- _Goal_
Can you copy out every one of the rows below word for word, with nothing changed?

Spatial relation data:
= = = = = = =

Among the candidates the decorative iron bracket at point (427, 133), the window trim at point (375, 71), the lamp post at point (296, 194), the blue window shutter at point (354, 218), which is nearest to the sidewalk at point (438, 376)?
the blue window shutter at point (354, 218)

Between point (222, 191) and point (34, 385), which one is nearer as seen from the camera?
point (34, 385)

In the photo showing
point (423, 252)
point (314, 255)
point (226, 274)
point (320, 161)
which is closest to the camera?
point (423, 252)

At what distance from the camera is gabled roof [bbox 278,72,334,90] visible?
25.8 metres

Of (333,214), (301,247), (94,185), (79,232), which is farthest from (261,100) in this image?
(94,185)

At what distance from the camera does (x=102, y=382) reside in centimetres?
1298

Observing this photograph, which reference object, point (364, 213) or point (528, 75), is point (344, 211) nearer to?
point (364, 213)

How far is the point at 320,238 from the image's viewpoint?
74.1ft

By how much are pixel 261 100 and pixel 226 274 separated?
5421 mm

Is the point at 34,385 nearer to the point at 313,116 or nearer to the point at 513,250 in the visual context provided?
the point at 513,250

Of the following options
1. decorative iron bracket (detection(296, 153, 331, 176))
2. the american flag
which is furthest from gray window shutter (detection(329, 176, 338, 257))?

= = = = = = =

- _Solution for this task_
Among the candidates the decorative iron bracket at point (427, 133), the window trim at point (375, 71), the lamp post at point (296, 194), the blue window shutter at point (354, 218), which is nearest to the sidewalk at point (438, 376)?
the blue window shutter at point (354, 218)

Between point (222, 191) and point (34, 385), which one is nearer as seen from the camera?
point (34, 385)

In the photo showing
point (423, 252)
point (314, 255)
point (226, 274)
point (320, 161)
which is closest to the camera?
point (423, 252)

At what distance from the camera is gabled roof [bbox 278,72,334,90] visible?
25.8 metres

Of (333,214), (301,247), (94,185), (79,232), which is farthest from (261,100) in this image?
(94,185)

At what distance from the camera does (x=102, y=382) reside in centimetres?
1298

Observing this photograph, which reference object, point (364, 213) or point (528, 75), is point (344, 211) nearer to?
point (364, 213)

How far is the point at 320,238 from the image's viewpoint?
74.1ft

By how much are pixel 261 100 and pixel 226 274 separated?
5421 mm

Is the point at 34,385 nearer to the point at 313,116 or nearer to the point at 513,250 in the visual context provided?
the point at 513,250

Of the following options
1. decorative iron bracket (detection(296, 153, 331, 176))
2. the american flag
which is furthest from gray window shutter (detection(329, 176, 338, 257))?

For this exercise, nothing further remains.